> [WORK ITEM] Please output exactly the lines from the one containing "common name: red deer" through the last line of the records, both included.

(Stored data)
══════════════════════════════

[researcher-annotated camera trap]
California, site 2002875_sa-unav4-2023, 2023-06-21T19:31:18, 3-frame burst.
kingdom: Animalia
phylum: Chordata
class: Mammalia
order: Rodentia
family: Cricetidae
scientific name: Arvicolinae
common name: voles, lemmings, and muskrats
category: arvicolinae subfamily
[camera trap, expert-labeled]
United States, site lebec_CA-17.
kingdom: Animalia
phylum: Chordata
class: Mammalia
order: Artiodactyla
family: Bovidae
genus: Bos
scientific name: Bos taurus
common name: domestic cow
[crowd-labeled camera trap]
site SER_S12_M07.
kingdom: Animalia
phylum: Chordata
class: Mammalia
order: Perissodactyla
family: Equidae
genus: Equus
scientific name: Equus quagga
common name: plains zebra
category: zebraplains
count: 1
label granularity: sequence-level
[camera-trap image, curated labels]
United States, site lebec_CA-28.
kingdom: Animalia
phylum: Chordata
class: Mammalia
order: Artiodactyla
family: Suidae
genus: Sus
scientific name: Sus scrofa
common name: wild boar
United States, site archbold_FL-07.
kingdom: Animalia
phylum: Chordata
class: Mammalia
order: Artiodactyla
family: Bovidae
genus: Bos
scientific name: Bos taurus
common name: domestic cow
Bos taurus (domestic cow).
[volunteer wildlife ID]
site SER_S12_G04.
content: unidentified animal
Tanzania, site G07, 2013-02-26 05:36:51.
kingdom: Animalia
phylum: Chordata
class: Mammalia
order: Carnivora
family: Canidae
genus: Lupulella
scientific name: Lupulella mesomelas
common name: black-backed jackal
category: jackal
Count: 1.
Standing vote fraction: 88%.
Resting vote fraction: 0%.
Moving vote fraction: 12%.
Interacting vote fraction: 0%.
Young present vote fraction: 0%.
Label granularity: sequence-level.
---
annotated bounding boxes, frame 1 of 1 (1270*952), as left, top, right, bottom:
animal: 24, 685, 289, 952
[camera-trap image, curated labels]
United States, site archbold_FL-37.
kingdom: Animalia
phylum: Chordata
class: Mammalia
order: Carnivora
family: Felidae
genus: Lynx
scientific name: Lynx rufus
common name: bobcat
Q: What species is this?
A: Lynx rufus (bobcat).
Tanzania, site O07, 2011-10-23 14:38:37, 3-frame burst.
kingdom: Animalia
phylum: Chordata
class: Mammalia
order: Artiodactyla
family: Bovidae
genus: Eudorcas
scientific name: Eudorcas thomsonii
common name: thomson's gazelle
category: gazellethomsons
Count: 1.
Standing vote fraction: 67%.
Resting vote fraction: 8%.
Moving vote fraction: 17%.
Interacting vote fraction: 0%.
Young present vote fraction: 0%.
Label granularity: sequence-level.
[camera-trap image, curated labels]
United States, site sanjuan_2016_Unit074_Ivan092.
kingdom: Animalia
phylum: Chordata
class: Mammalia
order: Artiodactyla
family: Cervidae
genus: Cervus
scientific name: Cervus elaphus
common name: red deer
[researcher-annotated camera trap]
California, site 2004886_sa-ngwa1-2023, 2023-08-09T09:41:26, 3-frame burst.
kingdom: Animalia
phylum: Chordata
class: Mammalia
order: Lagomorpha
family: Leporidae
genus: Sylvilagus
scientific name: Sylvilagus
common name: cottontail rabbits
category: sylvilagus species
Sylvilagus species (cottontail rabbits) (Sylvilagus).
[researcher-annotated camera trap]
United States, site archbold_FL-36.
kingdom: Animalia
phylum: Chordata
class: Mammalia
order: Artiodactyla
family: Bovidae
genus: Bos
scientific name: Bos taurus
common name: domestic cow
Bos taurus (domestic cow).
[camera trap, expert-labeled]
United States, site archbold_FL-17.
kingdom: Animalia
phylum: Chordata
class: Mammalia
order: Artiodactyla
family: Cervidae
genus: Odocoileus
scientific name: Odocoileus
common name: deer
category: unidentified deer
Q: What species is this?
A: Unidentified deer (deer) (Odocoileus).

══════════════════════════════

> [THE ANSWER]
common name: red deer
[researcher-annotated camera trap]
California, site 2004886_sa-ngwa1-2023, 2023-08-09T09:41:26, 3-frame burst.
kingdom: Animalia
phylum: Chordata
class: Mammalia
order: Lagomorpha
family: Leporidae
genus: Sylvilagus
scientific name: Sylvilagus
common name: cottontail rabbits
category: sylvilagus species
Sylvilagus species (cottontail rabbits) (Sylvilagus).
[researcher-annotated camera trap]
United States, site archbold_FL-36.
kingdom: Animalia
phylum: Chordata
class: Mammalia
order: Artiodactyla
family: Bovidae
genus: Bos
scientific name: Bos taurus
common name: domestic cow
Bos taurus (domestic cow).
[camera trap, expert-labeled]
United States, site archbold_FL-17.
kingdom: Animalia
phylum: Chordata
class: Mammalia
order: Artiodactyla
family: Cervidae
genus: Odocoileus
scientific name: Odocoileus
common name: deer
category: unidentified deer
Q: What species is this?
A: Unidentified deer (deer) (Odocoileus).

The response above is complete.